### Goal
Copy the lines below word for word, starting at the line that contains "At what distance does" and continuing through the last line.

### Stored data

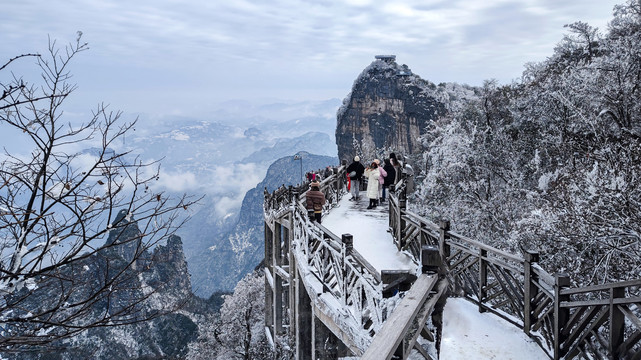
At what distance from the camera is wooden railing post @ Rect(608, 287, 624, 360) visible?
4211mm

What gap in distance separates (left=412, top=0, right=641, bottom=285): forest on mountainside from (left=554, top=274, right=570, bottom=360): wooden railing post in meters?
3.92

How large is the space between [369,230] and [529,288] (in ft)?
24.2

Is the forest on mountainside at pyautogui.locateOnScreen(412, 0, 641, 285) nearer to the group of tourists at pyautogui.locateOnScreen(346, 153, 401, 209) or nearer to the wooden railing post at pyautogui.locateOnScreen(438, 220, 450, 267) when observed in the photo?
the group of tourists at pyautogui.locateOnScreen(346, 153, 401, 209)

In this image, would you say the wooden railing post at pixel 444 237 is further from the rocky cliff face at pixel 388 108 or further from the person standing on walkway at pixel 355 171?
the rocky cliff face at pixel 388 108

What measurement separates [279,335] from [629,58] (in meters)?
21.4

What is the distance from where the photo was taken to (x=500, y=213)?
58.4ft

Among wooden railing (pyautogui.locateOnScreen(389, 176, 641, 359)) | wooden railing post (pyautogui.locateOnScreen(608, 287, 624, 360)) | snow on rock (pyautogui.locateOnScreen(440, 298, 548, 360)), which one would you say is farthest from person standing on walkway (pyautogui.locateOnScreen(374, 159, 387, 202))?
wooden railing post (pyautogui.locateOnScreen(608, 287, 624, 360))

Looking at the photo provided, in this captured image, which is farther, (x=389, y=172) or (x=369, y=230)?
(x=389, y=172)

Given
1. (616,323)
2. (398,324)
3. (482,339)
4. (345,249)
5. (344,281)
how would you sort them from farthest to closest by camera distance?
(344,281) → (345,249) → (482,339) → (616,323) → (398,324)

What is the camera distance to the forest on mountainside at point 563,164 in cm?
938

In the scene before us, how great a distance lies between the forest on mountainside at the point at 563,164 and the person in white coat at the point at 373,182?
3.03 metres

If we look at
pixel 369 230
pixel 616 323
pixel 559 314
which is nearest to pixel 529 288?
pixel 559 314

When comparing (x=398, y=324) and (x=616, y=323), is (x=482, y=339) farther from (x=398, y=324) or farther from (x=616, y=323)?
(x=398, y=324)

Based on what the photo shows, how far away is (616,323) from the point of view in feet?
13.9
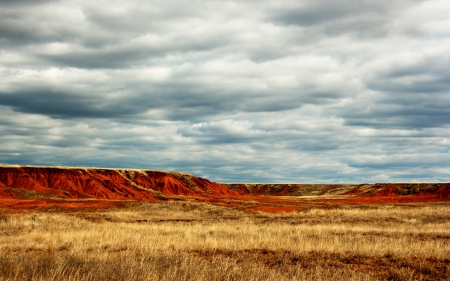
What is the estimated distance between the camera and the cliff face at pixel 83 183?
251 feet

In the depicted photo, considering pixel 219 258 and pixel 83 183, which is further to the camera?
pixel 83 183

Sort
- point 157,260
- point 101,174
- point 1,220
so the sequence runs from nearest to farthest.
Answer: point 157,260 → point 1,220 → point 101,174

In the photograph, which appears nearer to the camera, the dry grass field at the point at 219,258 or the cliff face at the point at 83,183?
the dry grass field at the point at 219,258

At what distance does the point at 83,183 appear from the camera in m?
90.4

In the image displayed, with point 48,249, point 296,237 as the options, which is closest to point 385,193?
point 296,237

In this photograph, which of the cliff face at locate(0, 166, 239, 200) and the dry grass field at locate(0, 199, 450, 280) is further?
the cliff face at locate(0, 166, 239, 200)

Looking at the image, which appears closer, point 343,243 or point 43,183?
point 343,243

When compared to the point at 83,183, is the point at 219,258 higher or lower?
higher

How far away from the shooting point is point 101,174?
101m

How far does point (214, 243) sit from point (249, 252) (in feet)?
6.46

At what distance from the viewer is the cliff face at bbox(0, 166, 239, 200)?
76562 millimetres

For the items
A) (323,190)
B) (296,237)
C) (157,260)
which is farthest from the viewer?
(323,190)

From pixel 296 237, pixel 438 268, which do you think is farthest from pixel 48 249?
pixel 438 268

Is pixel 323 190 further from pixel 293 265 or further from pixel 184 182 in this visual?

### Solution
At what distance does the point at 83,183 appear from the camera in m?
90.4

In the image displayed, with point 48,249, point 296,237 as the options, which is closest to point 385,193?
point 296,237

In this photograph, which of the cliff face at locate(0, 166, 239, 200) and the dry grass field at locate(0, 199, 450, 280) is further?
the cliff face at locate(0, 166, 239, 200)

Looking at the image, which appears closer, point 343,243 or point 43,183?
point 343,243

When compared to the point at 83,183, is the point at 219,258 higher or lower?
higher

How far away from the shooting point is point 101,174?
101m

How far does point (214, 243) sit from point (249, 252) (in feet)?
6.46

At what distance from the viewer is the cliff face at bbox(0, 166, 239, 200)?
76562 millimetres

For the items
A) (323,190)
B) (296,237)
C) (157,260)
which is farthest from the viewer?
(323,190)

From pixel 296 237, pixel 438 268, which do you think is farthest from pixel 48 249?
pixel 438 268

Is pixel 323 190 further from pixel 293 265 or further from pixel 184 182 in this visual?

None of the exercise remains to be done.